--- Kaynak metin ---

Özleştik

 Her şey sağlık durumumuz olarak kötü giderken iyi giden çirkinimle olan ilişkimiz. Onu o kadar çok özlüyorum ki ona doyamadığım için kavga etmek içimden gelmiyor. Zaten sorun kavga edecek kadar iyi değiliz. Sürekli yaşlı neneler dedeler gibi bir yerimiz ağrıyor. Bu sıkıntıların içinde yine de birbirimize takılıp gülebiliyoruz. Görüntülü konuşurken hala pamuk yanaklarını ısırmayı özleyebiliyorum. Şşşt ona öpmek istiyorum dedim halbuki dişlerim kaşınıyor görünce ağzım sulanıyor ısırmak istiyorum. İnsanın sevdiğini ısırmak istemesi nasıl sapkınca bir boyut? 😅 EE ama ben onu yerim. Bende böyle seviyorum ne yapayım...

Bu hayatta rutinlerimin bozulmasına sinir olduğumdan daha fazla sinir olduğum bir şey varsa o da koşumun herhangi bir sebepten yarım kalmasıdır. Sinirlenme sebeplerim içinde bu ilk üçe girer. Dün koşarken dişim çok ağırdığı için bir hınçla yarım bırakıp dişçiye gittim. Gargara ve ağrı kesicilerle günümü geçiriyorum yoksa geçmiyor. Acıya tahammül seviyem bir hafta sonra tamamen tükendi. Huzursuzluğumu saklayacak ne halim ne de isteğim kaldı. Hiçbir şey yapmak istemiyorum ağrım varken. Bugünde biraz böyle bir gündü. Başka bir zaman olsa koşum yarım kaldı diye muhteşem bir azimle bugün de koşmaya giderdim ancak ağzıma hava dolarken sızlayan dişim beni evde tuttu. Ha istemiyor muyum? Tabiki de istiyorum. Sadece tekrar yarım kalma ihtimalini göze alamadığım için bugünlük her şeye mola verdim. Çirkinimin de bomboş bir zaman diliminde dinlenmeye ihtiyacı var. (Benimle).

--- Çıkarılan öğeler ---

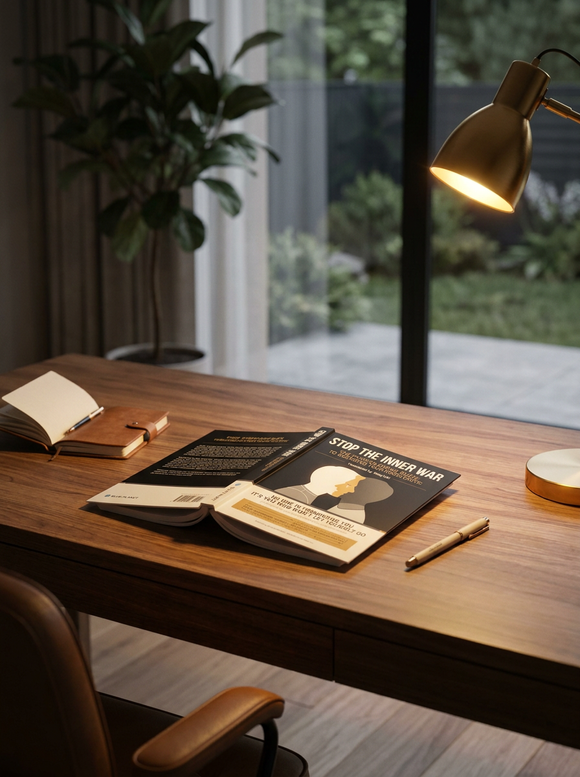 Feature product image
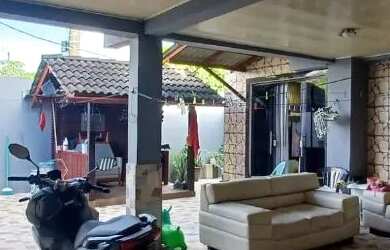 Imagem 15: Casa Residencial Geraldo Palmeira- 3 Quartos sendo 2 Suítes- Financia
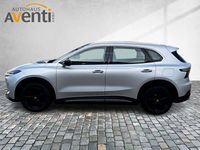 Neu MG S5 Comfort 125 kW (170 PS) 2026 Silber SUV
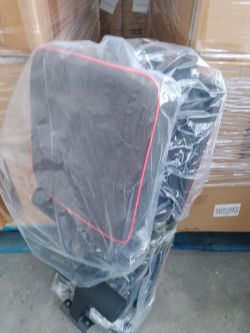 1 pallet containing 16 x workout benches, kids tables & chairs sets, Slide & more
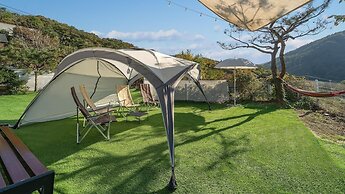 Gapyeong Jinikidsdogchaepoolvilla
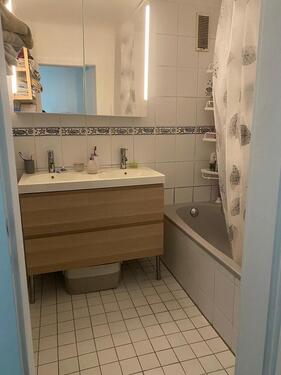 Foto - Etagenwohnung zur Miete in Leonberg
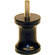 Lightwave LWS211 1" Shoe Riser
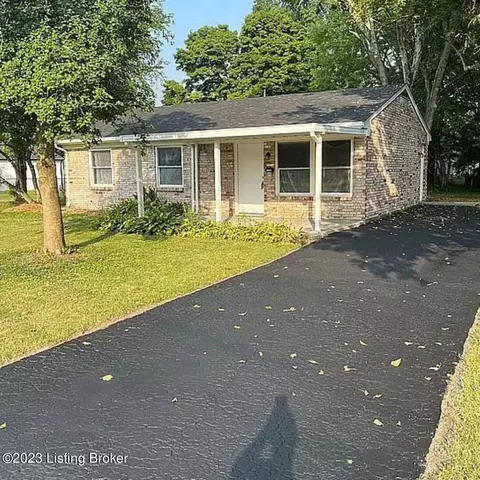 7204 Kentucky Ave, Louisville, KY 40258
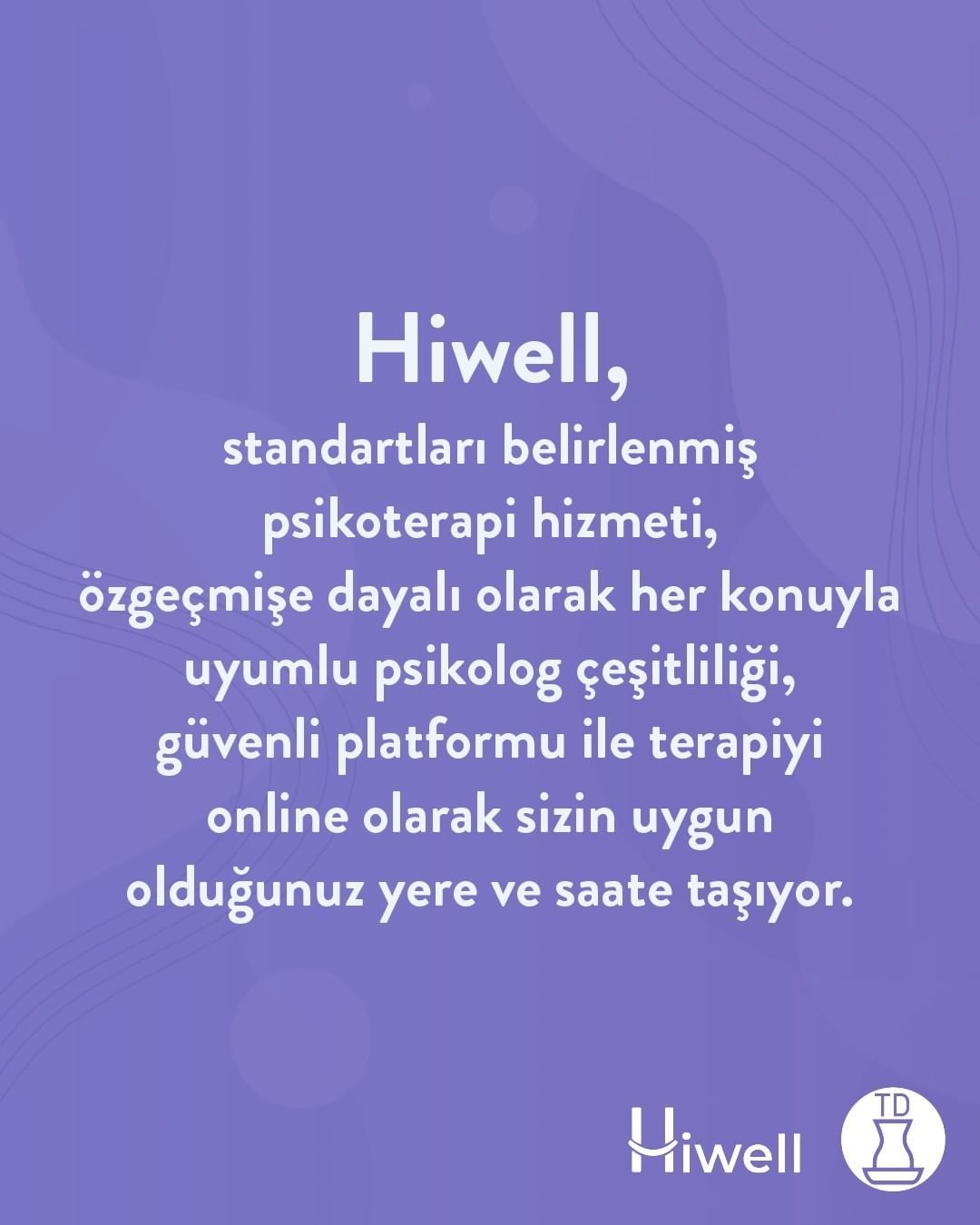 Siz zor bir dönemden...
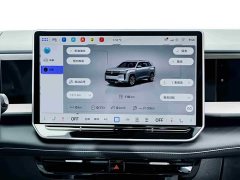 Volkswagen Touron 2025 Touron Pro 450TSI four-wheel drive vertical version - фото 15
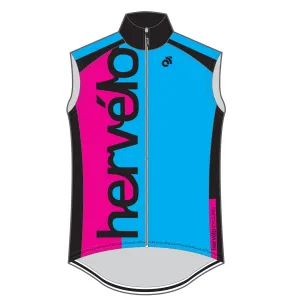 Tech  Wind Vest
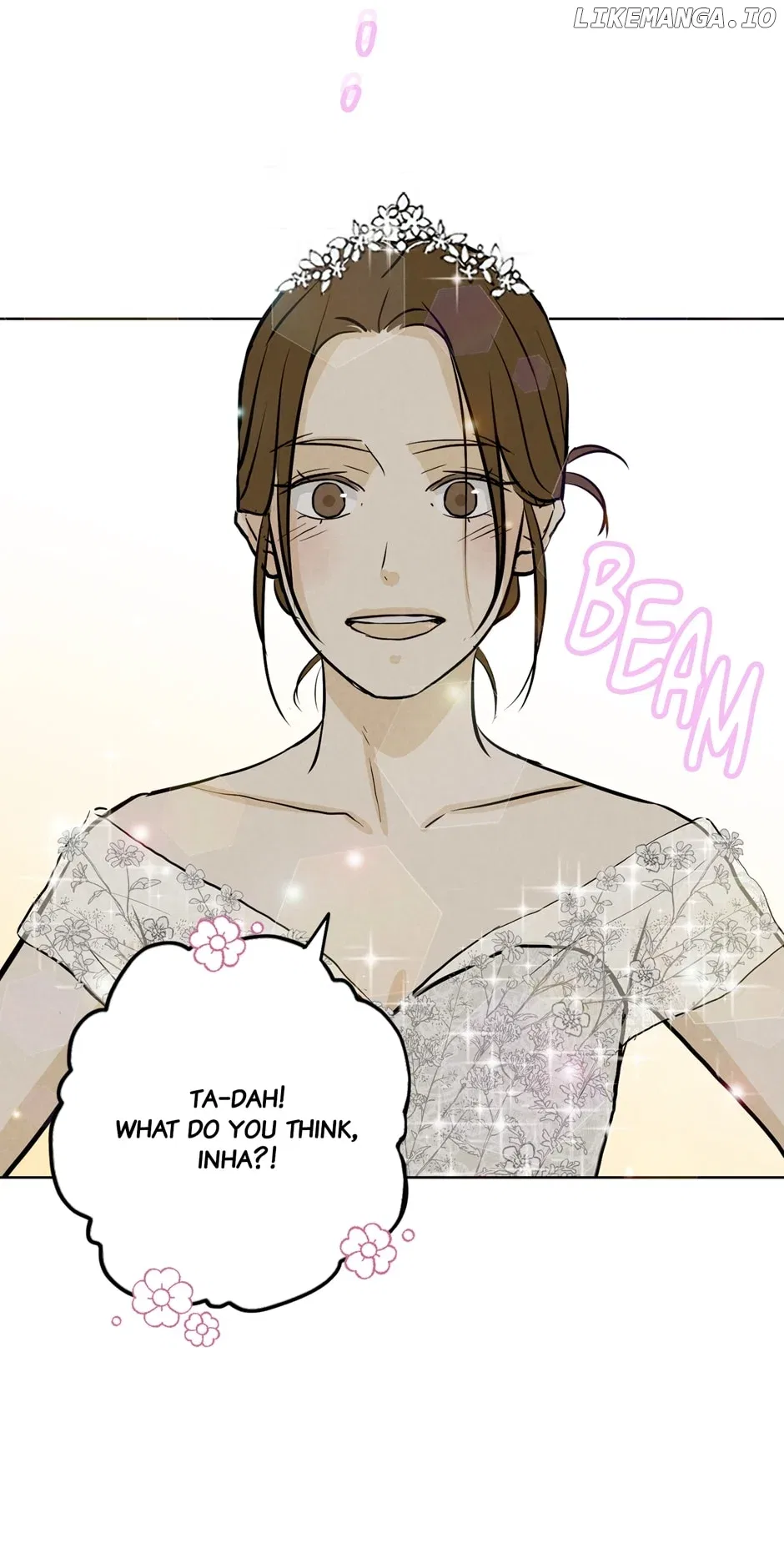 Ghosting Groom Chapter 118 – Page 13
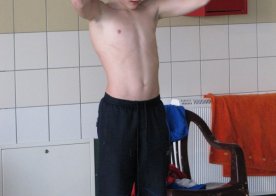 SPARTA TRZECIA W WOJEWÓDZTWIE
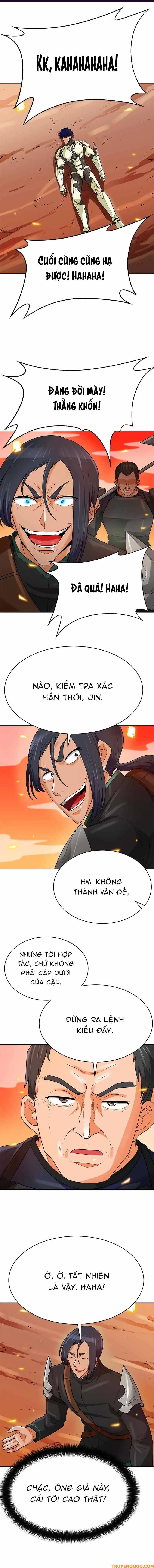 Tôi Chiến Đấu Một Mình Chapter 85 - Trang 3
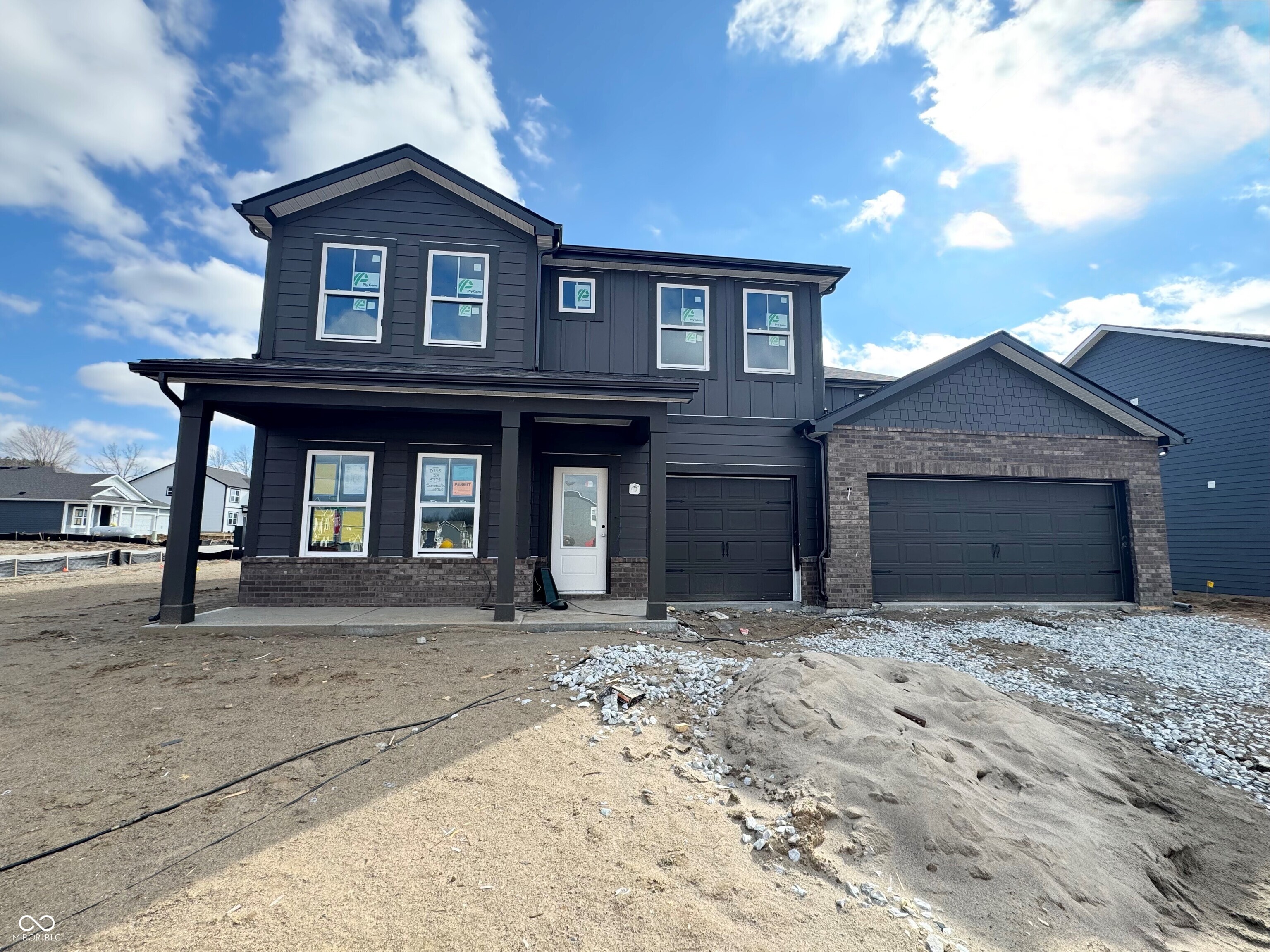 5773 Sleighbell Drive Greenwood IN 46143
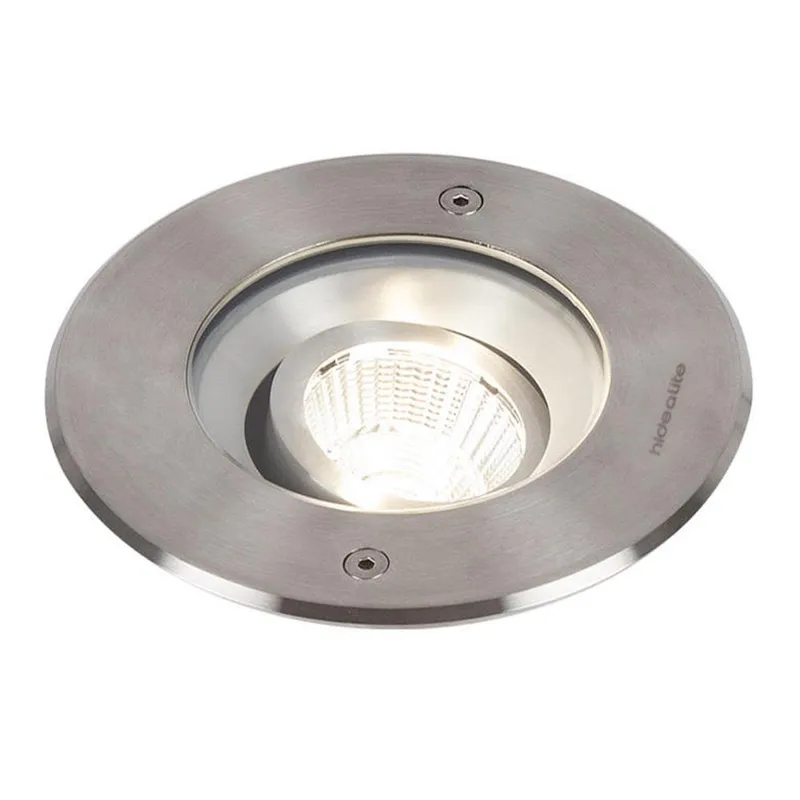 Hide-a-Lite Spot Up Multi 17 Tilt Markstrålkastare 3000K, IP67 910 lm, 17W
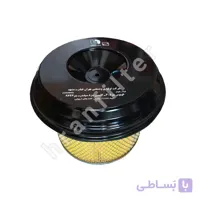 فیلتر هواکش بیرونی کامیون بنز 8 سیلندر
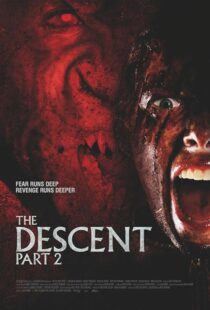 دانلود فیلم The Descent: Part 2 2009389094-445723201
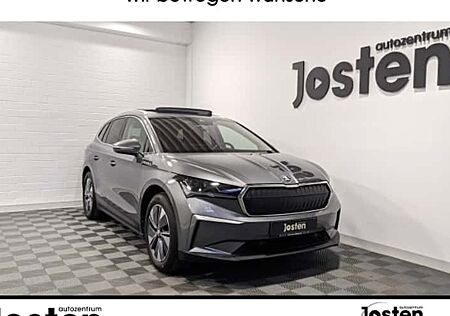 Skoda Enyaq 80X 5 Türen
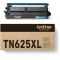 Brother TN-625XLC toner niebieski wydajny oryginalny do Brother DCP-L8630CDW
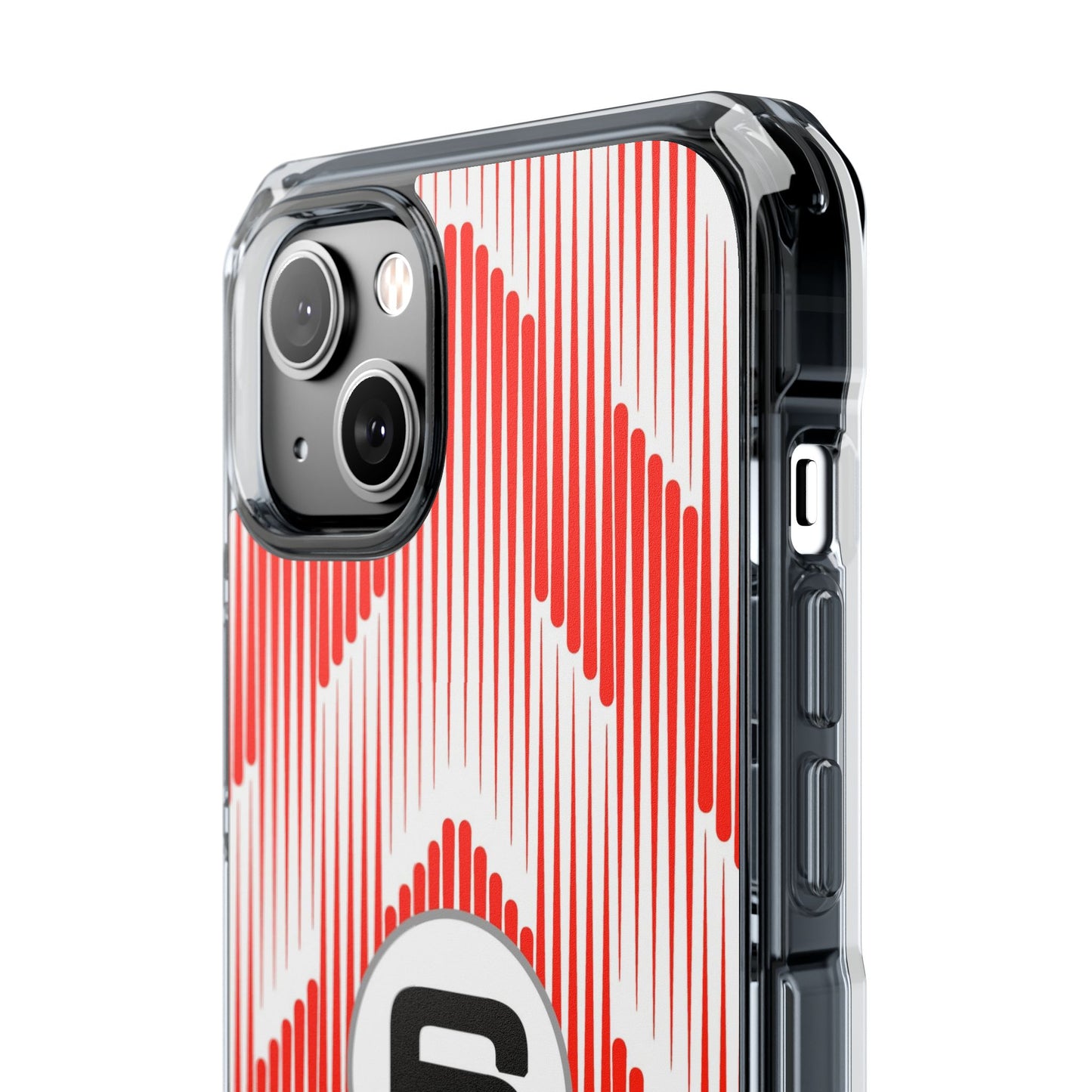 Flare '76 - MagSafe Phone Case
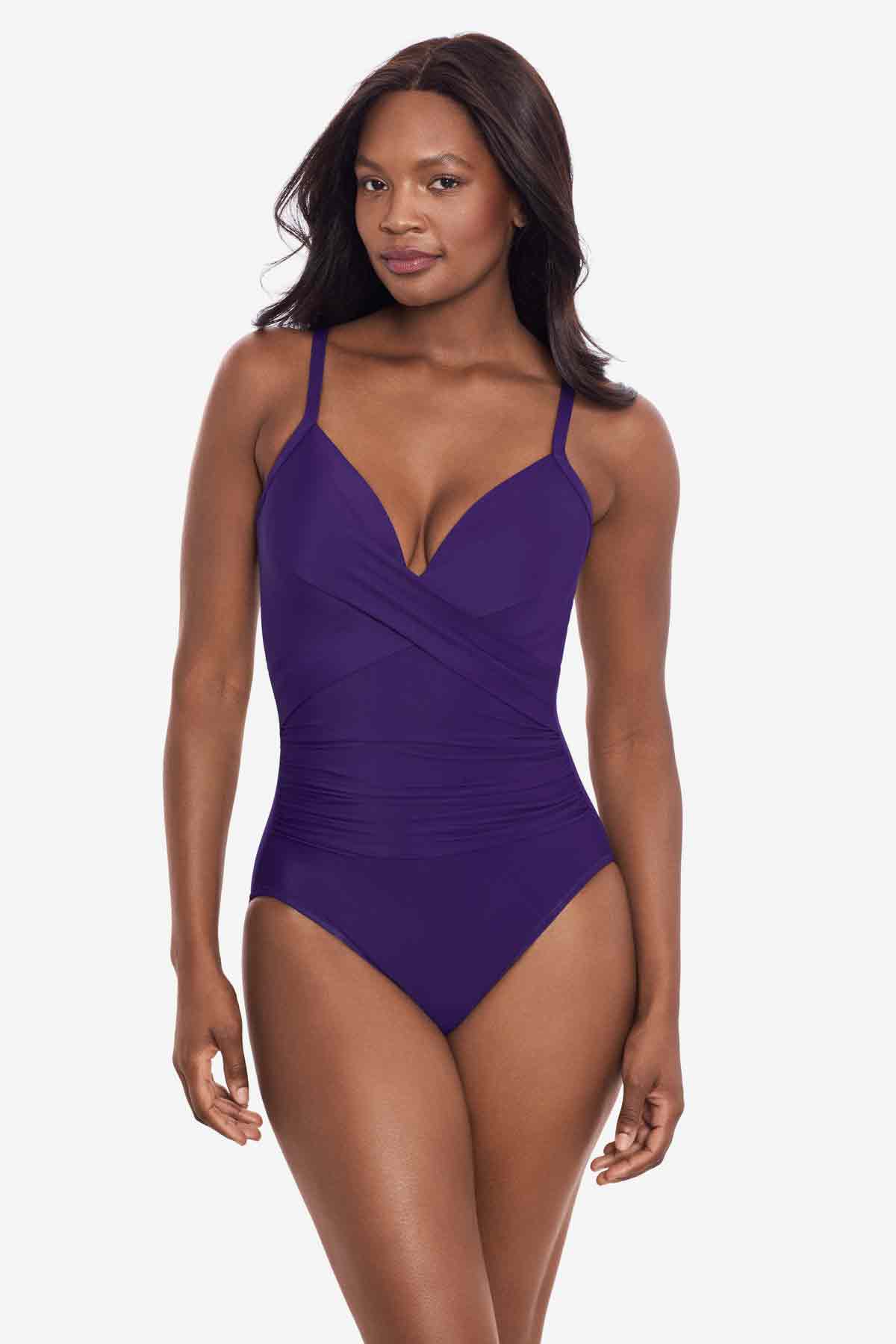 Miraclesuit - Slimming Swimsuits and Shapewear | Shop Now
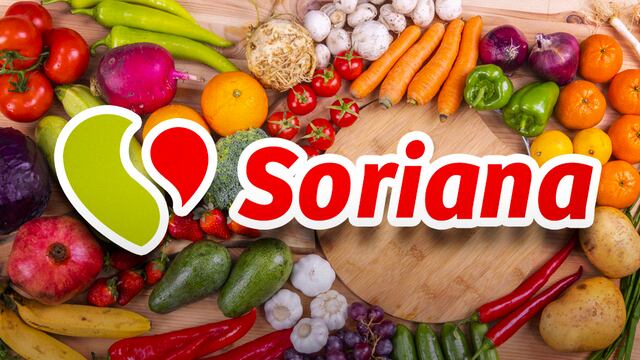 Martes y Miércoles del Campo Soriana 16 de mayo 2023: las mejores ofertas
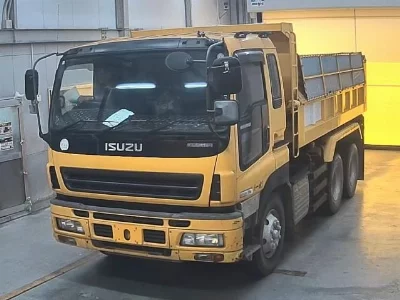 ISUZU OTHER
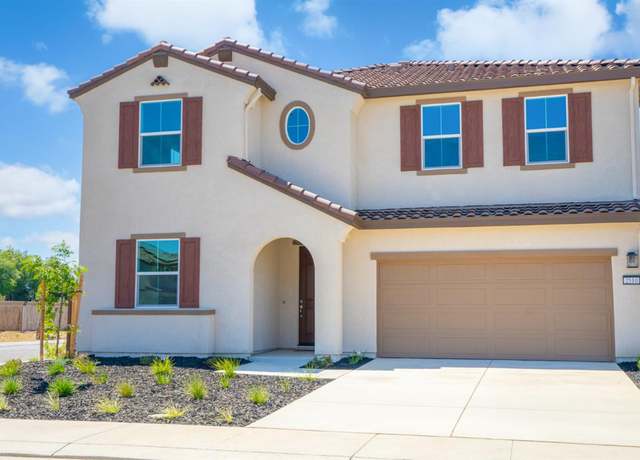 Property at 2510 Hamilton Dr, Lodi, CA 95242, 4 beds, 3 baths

---

**Çalışma soruları**:
1. "Özleştik" yazısında "Bu hayatta rutinlerimin" ile başlayıp "ihtiyacı var. (Benimle)." ile biten kısmı aynen alıntılayın.
2. "Özleştik" yazısını kaldığı yerden sürdürüp devamını yazın.
Bu öğeleri kullanmanız gerekmiyor.

**Görevlerin cevapları**:
1.
Bu hayatta rutinlerimin bozulmasına sinir olduğumdan daha fazla sinir olduğum bir şey varsa o da koşumun herhangi bir sebepten yarım kalmasıdır. Sinirlenme sebeplerim içinde bu ilk üçe girer. Dün koşarken dişim çok ağırdığı için bir hınçla yarım bırakıp dişçiye gittim. Gargara ve ağrı kesicilerle günümü geçiriyorum yoksa geçmiyor. Acıya tahammül seviyem bir hafta sonra tamamen tükendi. Huzursuzluğumu saklayacak ne halim ne de isteğim kaldı. Hiçbir şey yapmak istemiyorum ağrım varken. Bugünde biraz böyle bir gündü. Başka bir zaman olsa koşum yarım kaldı diye muhteşem bir azimle bugün de koşmaya giderdim ancak ağzıma hava dolarken sızlayan dişim beni evde tuttu. Ha istemiyor muyum? Tabiki de istiyorum. Sadece tekrar yarım kalma ihtimalini göze alamadığım için bugünlük her şeye mola verdim. Çirkinimin de bomboş bir zaman diliminde dinlenmeye ihtiyacı var. (Benimle).

2.
Aralık ayı yaklaşırken memuriyet için içimde telaş kalmadı. Sanırım umudum tükendi bilmiyorum. Kendime başka bir alternatif bulduğum içinde olabilir. Sonuç olarak artık lisans mezunu biri olarak da kpss deneme seçeneğinden başka bir memuriyet alternatifi göremiyorum.  Aralık ayından sonra her şey yerli yerine oturmuş olacak.  Bu sefer sürüncemede kalması beni rahatsız etmiyor. 

Şu an bu satırları yazarken fark ettim ki beni tuşlara dokunmak çok mutlu ediyor gerçekten. İçeriği ne olursa olsun yazmayı seviyorum. Kağıtlarla kitaplarla yada okumam gereken herhangi bir şeyle iç içe olmak bana kendimi mutlu hissettiriyor. Olmak istediğim mesleği gerekli bölümü okuyamadım diye olamamak beni artık üzmüyor. Şu an harcadığım emek belki uzun yol olsa da gerekli maddi imkanlar olduktan sonra bir çok hayalin gerçekleşebildiğini çok iyi biliyorum. Ve ne izlersem izleyeyim ne okursam okuyayım bu hayatta sevgisiz her şeyin anlamsız olduğunu görmek bana umut veriyor. Her şey ne kadar olumsuz olursa olsun evrende sevgi olduğu sürece her zaman bir umutta olacağı gerçeği beni büyülüyor. İlla bir şey olmak gerekliyse neden seven ve sevilen bir insan olmayı seçmeyeyim ki?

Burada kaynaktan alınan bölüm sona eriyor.